7. Evaluating Founders: Combating Confirmation Bias
- Avoid Superimposing Your Own Story:
- “Do not superimpose your story on the founder in front of you...evaluate the founder in front of you, see the data and see the behaviors that they do, not what you think they do, not what you want them to do.” (Mike, 30:44)
- Steady-State Prediction:
- Weisburd: “How somebody treats you the first day, the first week that they know you is extremely predictive of the next 50 years.” (Weisburd, 32:56)
Notable Quotes & Memorable Moments
- On Earned Secrets:
- “That collision generates all the risk and all the return from our perspective.” (Mike, 11:53)

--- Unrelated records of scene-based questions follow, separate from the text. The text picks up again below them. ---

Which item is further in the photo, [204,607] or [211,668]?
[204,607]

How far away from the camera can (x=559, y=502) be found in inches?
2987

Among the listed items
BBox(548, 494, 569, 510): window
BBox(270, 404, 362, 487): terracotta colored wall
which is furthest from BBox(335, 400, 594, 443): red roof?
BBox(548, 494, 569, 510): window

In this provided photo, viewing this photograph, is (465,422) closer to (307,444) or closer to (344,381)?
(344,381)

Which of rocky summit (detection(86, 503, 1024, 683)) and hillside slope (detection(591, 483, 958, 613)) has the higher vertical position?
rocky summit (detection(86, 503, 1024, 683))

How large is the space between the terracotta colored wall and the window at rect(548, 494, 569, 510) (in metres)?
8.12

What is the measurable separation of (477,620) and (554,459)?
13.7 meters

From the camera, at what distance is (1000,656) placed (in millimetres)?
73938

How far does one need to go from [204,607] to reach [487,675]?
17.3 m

- On Secondary Effects of Early Alignment:
- “We're not going to force you to grow into your valuation and make you make operational risky decisions... that's alignment at the pre-seed level.” (Mike, 28:02)

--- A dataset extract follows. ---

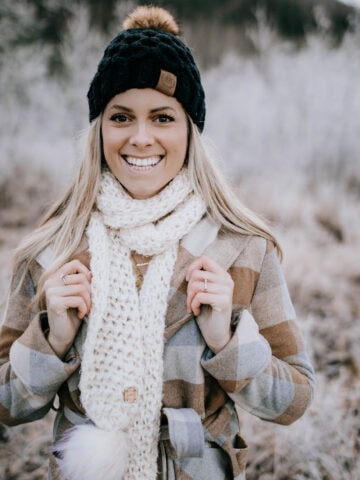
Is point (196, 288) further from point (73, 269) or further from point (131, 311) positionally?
point (73, 269)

- On Refining the VC “LLM” (evaluation process):
- “So many times in that process you will…superimpose your story on the founder and that's called bias…. evaluate the founder in front of you, see the data and see the behaviors that they do, not what you think they do.” (Mike, 30:44)
- On Writing Simply:
- "Write and understand everything like a fourth grader. If I don't understand this business at a fourth grade reading level...You need to write at a fourth grade level… Document your screw ups.” (Mike, 36:15)
- On Startups as Engines of Change:
- “Startups are the most leverageable way to change the world from 0 to 1 and sometimes even 0 to 100. I have not found that to be the case in nonprofits.” (Weisburd, 21:12)
Important Segment Timestamps
- Earned Secrets & Market Mismatch: 00:00–01:08, 11:34–13:52
- Founder Assessment / “30-Day Grind”: 01:08–05:12
- Action-Oriented Self-Awareness & Coachability: 03:18–09:42
- Non-Zero-Sum Platforms / Impact Investing: 15:42–19:15
- Solo GPs vs. Multi-Stage Funds: 23:16–25:32
- Alignment & The Dangers of Overfunding: 27:39–29:04
- Evaluating Founders & Combating Bias: 30:44–34:11
- Career Advice to Younger Self: 36:15–37:48
Conclusion
This episode gives a “masterclass” (37:48) in pre-seed and early-stage investing, particularly from the lens of an emerging, solo GP. Mike and Weisburd dig deep into frameworks for assessing founders, highlight the value of unique insights over pedigree, and explain why alignment, humility, and a commitment to mission-driven, outsized value creation differentiate truly great returns from average ones. The conversation is rich with actionable insights for investors, LPs, and founders alike.